Exercise — Can you rewrite the entries from the line with "How far from the camera origin" up to and including the last line of the entries, putting "ornamental plate on wall" in place of "decorative plate on wall" and leaving everything else untouched?

Given entries —
···

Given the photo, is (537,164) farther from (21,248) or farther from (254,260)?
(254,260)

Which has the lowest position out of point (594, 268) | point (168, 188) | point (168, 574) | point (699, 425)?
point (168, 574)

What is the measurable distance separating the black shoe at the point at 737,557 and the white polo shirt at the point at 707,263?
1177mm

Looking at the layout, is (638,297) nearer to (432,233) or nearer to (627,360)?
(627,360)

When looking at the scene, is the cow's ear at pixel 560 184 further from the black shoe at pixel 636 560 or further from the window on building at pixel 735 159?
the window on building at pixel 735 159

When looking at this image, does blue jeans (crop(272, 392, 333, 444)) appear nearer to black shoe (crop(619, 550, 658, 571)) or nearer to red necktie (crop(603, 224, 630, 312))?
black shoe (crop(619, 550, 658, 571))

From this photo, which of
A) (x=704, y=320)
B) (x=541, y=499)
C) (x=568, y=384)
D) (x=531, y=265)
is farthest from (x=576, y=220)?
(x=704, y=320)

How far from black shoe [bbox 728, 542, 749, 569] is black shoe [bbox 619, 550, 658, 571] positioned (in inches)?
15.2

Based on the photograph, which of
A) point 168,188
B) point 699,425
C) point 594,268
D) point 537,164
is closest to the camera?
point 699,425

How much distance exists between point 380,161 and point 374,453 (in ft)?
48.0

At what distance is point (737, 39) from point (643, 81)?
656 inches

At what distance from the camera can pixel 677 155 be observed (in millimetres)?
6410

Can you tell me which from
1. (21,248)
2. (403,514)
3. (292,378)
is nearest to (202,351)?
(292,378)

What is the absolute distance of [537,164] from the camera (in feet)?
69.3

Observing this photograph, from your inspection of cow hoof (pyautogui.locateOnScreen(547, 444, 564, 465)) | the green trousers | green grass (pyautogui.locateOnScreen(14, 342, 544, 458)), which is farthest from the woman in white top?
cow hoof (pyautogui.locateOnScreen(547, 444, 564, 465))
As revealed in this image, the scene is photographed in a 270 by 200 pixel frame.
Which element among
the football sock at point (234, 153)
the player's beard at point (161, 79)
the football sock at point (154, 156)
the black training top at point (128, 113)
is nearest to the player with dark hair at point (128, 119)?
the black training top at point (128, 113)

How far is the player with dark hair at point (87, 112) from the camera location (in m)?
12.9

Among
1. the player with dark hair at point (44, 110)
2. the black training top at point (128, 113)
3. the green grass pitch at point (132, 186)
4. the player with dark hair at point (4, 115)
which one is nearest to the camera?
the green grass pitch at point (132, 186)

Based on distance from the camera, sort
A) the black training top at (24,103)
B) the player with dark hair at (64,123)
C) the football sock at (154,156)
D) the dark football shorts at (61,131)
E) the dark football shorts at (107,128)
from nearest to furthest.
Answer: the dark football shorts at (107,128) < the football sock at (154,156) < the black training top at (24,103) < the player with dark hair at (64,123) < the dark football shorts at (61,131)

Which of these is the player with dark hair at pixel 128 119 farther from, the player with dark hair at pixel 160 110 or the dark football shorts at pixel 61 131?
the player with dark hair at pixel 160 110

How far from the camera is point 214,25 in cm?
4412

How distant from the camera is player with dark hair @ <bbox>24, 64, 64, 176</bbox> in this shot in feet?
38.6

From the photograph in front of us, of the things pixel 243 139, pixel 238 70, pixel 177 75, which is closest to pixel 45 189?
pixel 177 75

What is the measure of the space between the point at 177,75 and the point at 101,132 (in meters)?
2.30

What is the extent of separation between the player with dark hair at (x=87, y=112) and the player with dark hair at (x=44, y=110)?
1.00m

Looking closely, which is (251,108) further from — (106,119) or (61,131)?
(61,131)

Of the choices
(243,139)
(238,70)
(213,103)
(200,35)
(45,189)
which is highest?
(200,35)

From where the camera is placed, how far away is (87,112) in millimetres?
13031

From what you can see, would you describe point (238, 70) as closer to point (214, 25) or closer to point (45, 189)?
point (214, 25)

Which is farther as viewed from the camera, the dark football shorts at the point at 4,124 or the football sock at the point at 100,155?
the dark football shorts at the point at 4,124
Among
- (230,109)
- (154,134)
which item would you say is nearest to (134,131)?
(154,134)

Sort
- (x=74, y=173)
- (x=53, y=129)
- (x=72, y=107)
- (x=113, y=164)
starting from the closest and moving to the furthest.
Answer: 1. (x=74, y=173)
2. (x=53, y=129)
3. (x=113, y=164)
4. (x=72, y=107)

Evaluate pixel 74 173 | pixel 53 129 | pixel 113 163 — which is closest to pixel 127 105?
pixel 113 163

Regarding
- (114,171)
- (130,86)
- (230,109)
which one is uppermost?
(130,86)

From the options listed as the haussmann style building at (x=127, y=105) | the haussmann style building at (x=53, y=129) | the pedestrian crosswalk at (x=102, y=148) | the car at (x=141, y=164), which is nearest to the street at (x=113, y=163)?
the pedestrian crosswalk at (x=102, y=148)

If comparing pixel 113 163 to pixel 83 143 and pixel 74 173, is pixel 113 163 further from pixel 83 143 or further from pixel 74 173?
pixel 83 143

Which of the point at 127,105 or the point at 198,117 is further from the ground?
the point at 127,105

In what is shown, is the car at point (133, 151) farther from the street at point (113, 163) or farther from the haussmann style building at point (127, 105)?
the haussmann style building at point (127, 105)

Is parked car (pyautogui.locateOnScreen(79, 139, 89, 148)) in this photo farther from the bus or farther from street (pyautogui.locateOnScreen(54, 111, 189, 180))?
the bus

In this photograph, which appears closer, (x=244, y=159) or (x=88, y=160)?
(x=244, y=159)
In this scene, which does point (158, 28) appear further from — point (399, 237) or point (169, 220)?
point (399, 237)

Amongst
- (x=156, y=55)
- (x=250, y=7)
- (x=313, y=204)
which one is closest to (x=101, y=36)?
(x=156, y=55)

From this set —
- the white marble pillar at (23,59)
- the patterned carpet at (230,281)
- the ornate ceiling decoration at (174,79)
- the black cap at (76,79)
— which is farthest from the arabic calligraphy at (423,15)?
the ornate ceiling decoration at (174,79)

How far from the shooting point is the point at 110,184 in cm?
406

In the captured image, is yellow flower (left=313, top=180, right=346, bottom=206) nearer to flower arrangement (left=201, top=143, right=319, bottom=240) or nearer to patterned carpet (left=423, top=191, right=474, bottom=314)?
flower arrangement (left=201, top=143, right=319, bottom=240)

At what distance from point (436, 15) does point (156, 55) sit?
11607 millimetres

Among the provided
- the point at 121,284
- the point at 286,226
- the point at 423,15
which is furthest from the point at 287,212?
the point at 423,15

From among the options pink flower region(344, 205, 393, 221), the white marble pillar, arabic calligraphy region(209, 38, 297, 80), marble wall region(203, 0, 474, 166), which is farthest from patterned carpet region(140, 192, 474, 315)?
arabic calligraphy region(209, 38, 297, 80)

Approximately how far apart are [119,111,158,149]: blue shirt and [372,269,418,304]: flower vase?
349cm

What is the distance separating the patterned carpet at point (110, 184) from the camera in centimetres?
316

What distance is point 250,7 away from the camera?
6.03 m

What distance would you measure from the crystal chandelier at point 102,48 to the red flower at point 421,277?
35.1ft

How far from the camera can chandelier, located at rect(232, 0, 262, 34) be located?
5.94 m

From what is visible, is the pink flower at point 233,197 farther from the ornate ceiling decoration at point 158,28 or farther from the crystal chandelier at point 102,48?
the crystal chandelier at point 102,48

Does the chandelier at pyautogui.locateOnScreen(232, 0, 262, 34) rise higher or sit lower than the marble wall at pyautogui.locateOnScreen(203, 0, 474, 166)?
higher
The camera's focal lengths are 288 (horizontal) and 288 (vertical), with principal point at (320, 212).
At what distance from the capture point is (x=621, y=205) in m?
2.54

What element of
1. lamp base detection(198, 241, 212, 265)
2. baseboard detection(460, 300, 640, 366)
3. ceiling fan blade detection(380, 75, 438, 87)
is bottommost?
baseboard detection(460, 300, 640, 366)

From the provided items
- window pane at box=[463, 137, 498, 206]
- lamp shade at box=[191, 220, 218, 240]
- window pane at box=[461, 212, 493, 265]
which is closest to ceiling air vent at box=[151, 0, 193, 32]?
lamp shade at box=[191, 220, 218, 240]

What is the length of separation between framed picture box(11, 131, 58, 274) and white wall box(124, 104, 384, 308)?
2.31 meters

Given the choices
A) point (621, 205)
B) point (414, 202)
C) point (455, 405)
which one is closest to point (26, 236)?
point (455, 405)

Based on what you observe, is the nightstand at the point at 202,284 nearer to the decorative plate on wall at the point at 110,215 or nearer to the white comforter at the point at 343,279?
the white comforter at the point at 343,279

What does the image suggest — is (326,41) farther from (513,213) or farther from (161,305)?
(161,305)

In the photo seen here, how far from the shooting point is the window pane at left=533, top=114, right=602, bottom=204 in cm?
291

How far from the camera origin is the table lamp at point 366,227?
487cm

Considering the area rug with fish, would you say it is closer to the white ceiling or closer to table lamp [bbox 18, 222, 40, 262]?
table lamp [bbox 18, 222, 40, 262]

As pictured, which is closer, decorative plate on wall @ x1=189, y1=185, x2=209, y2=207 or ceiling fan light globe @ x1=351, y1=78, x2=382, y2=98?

···

Result for this exercise —
How far from the camera origin is the table lamp at point 366,227?
487cm

Considering the area rug with fish, would you say it is closer to the white ceiling or closer to table lamp [bbox 18, 222, 40, 262]?
table lamp [bbox 18, 222, 40, 262]

As pictured, which is closer, ornamental plate on wall @ x1=189, y1=185, x2=209, y2=207 or ceiling fan light globe @ x1=351, y1=78, x2=382, y2=98?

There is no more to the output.